Failure to Launch: OKUMC’s history of church planting

It is an oft-stated fact that since the merger in 1968, the United Methodist Church in America has had a decrease in membership every year.  There is this sobering, yet hopeful video that probably many of you have seen that can share that information better than I can, and there are many reasons for our steady decline, but let me talk about one of them here: our failure to plant churches.

More Facts: In Oklahoma since 1968, 24 churches have been chartered and 3 more are in the process of being planted.  So, less than 1 a year.  The population in Oklahoma in 1970 was 2,559,463, while the population in Oklahoma in 2010 is 3,751,351.  So for the 1.2 million new people in Oklahoma, we have 27 new United Methodist churches[1] for them.[2] These 22 charted churches (2 have since folded) include 7 of the 25 largest churches in the conference and represent an average worship attendance of 6300.  Even the great success of our new church starts has not created a UM church planting movement in Oklahoma.

Church planting should not just be to places that have received population growth (though that is incredibly important and more on that later), but it should be about going to where unchurched people are and being a church for them.  In my church setting, a church that averages about 100 located between 2 bedroom communities of Fort Smith, there are about 8000 people in a five mile radius, about 2000 of them are currently unchurched and about 1000 of those people identify themselves as Methodists.

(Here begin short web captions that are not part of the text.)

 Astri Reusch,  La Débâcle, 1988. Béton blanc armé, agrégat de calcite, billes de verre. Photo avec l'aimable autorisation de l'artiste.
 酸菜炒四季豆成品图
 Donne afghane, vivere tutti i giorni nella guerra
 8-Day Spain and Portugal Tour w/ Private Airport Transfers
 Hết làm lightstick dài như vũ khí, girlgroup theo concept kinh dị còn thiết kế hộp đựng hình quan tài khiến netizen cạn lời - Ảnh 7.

Is our church reaching these people?  Yes, we are a growing church, and I believe we have a lot to offer them, but I look at a non-denominatonal church plant in one of the communities that is 3 years old and averages well over 300 people, and I wonder could a Methodist church plant have reached them as well?  Since 1968 in Oklahoma, the Ardmore, Lawton, McAlester, Muskogee, and Stillwater districts have not had a new church successfully charter and continue existing.  The Bartlesville, Clinton, Enid, Lawton, and Woodward districts have each had 1 church successfully charter.  9 of our 12 districts have basically been non-existent in planting churches in the last 43 years![3]  Only the Tulsa District and the North and South Oklahoma City districts have planted multiple churches since 1968.

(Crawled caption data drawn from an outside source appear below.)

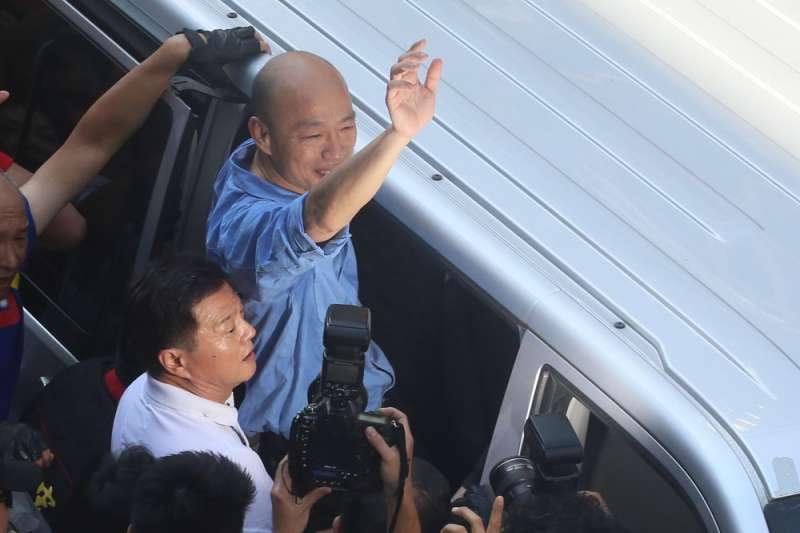 高雄市長韓國瑜(右)的民調如雲霄飛車,四個月就從高點到低點。(柯承惠攝)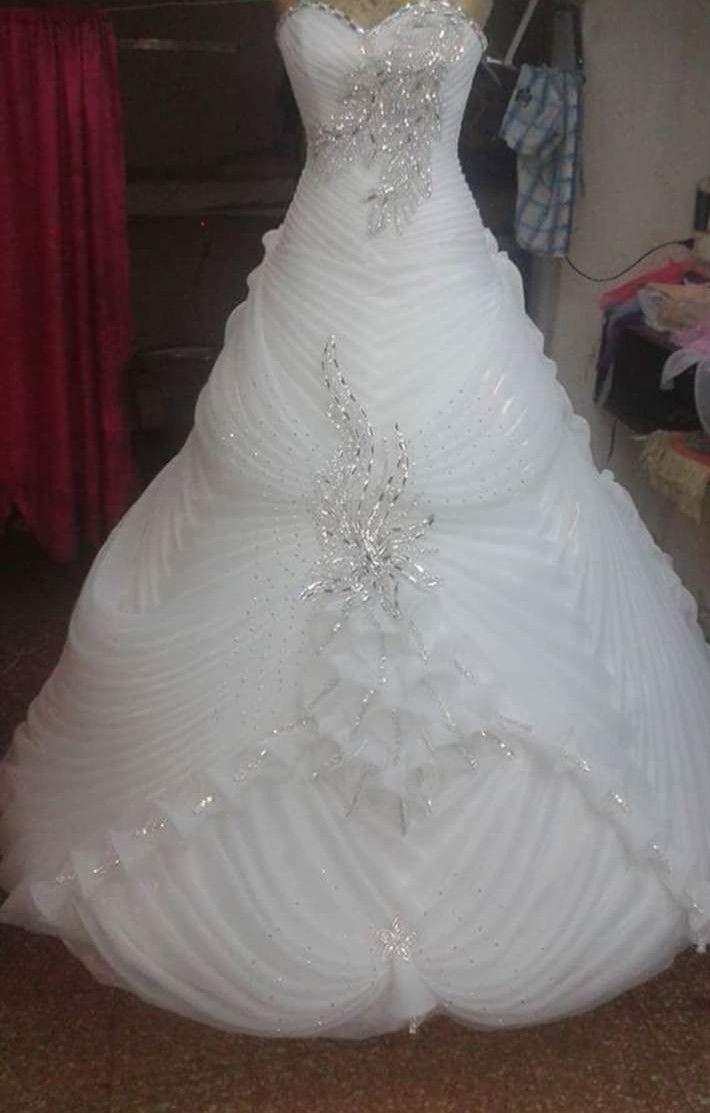 Pin By مقش On فستان الاميرة Ball Gowns Wedding Red Wedding Lehenga Wedding Dresses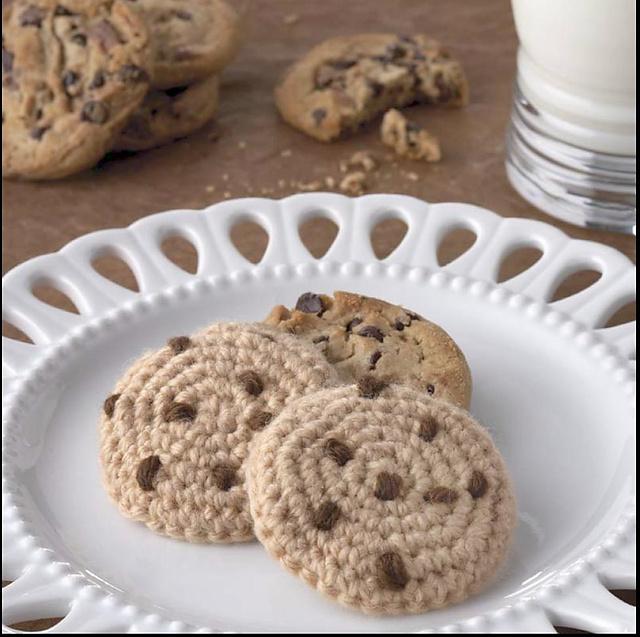 Yummi Gurumi Over 60 Gourmet Crochet Treats to Make - Pattern Chocolate Chip Cookie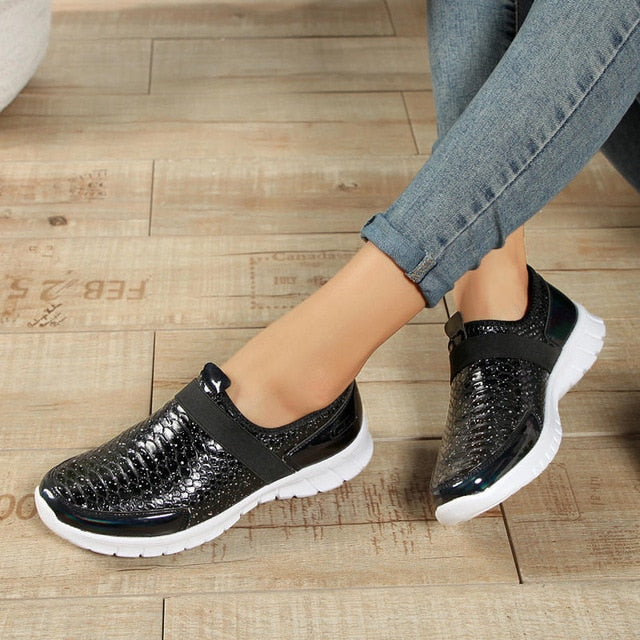 Size 36-42 Women Breathable Sports Shoes Anti-skid Sport Walking Shoes Outdoor Flats Autumn Winter Female Light Loafers Shoes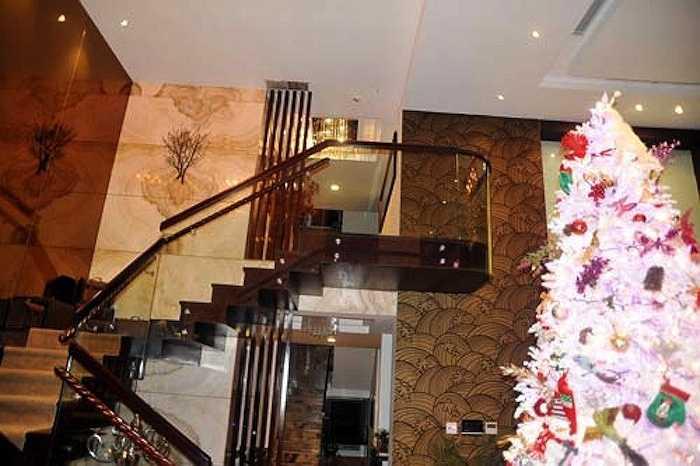 Căn biệt thự này trị giá 60 tỷ của Đàm Vĩnh Hưng tậu năm 2010.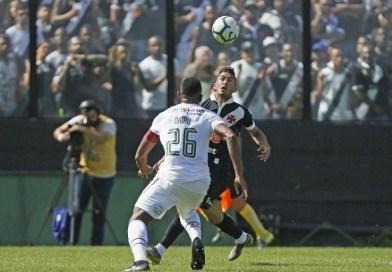 Fluminense fica com nove e Vasco vence de virada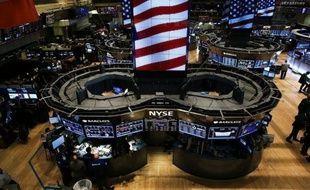 Wall Street profitait jeudi à l'ouverture de données positives sur l'emploi et l'immobilier aux Etats-Unis, qui occultaient en partie les résultats mitigés de Bank of America et Citigroup: le Dow Jones gagnait 0,28% et le Nasdaq 0,33%.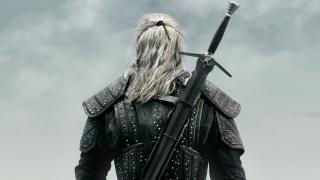 Генри Кавиллу подарят реплику серебряного меча из «Ведьмака 3»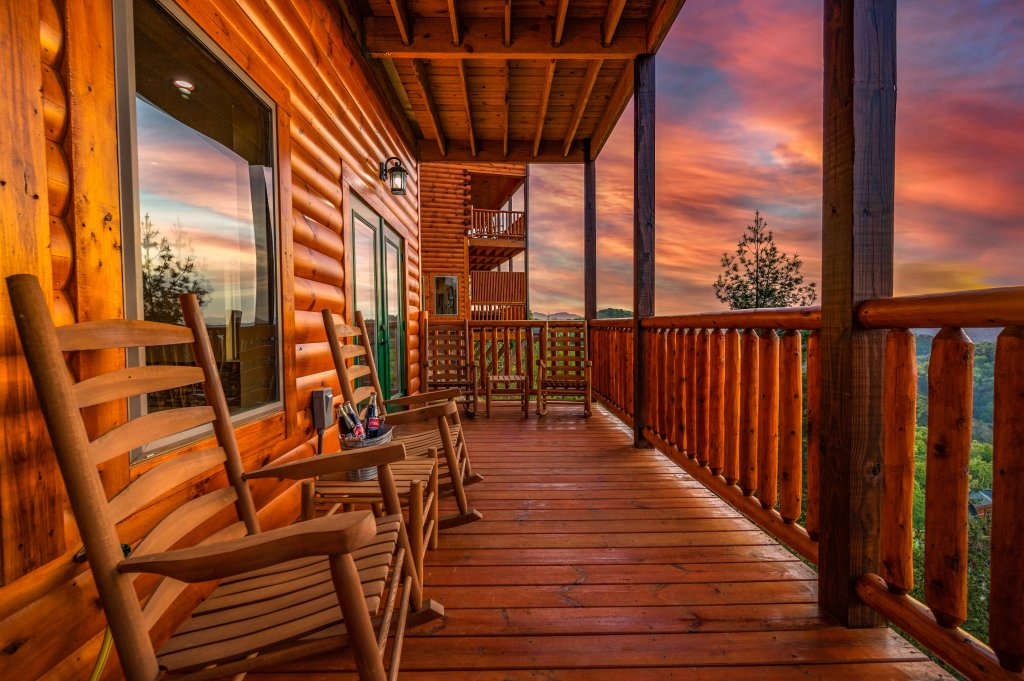 Photo of a Sevierville Cabin named Firefly Escape - This is the eighty-ninth photo in the set.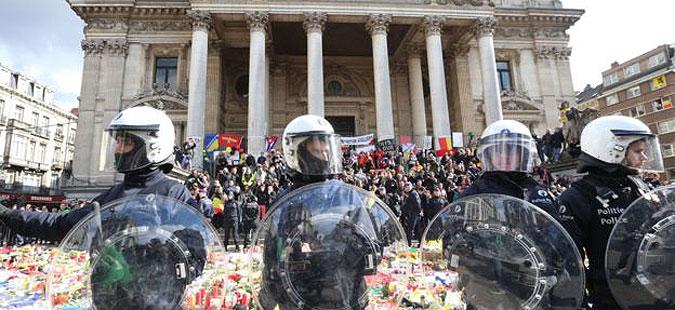 Во Брисел приведено лице осомничено за помагање во нападите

There are many towns in Oklahoma that are growing significantly.  Here is the list of Oklahoma communities with more than 3000 people who have grown 20% or more since 2000 and the respective increase of the worship attendance at the United Methodist Church in their community[4] in that time.[5]

  • Blanchard 172.4% town growth, 25% church increase
  • Jenks 77.1% town growth, -46% church decrease
  • Piedmont UMC 56.8% town growth, 57.38% church increase
  • Bixby 56.6% town growth, 3% church decrease
  • Owasso 56.3% town growth, 27.49% church increase
  • Hinton 46.9% town growth, -50% church decrease
  • Mannford 46.8% town growth, -46% church decrease
  • Newcastle 41.4% town growth, -11.3% decrease
  • Tuttle 40.2% town growth, -12% church decrease
  • Coweta 39.3% town growth, -34% church decrease
  • Hominy 38.0% town growth, -32% church decrease
  • Collinsville 27.5% town growth, 12.75% church increase
  • Skiatook 37.1% town growth, 8.33% church increase
  • Moore 33.9% town growth, 9% church increase
  • Glenpool 33.1% town growth, no Methodist Church,
  • Mustang 32.2% town growth, 5% church increase
  • Broken Arrow 32% town growth 15% church increase
  • Catoosa 31.2% town growth 30% church increase

I am not trying to be critical of any particular church or pastor.[6]  Only trying to show that even in our fast growing communities, our United Methodist churches are for the most part not keeping up with the growth in our communities.  Can churches do better to meet the needs of their growing communities? Sure they can.  However, our connectional nature should help us see that each particular church is not called to reach every person or people group in a community. And if the existing church is not willing to do what is needed to reach the new people in their community, then they should partner with the Conference to help plant a church in their own community.

At the risk of boring you with more facts, here is another list I have compiled.  These are the cities in Oklahoma with over 15,000 people and the number of Methodist churches for the people in the communities and the people per church number to help identify what communities could use a new United Methodist Church.[7]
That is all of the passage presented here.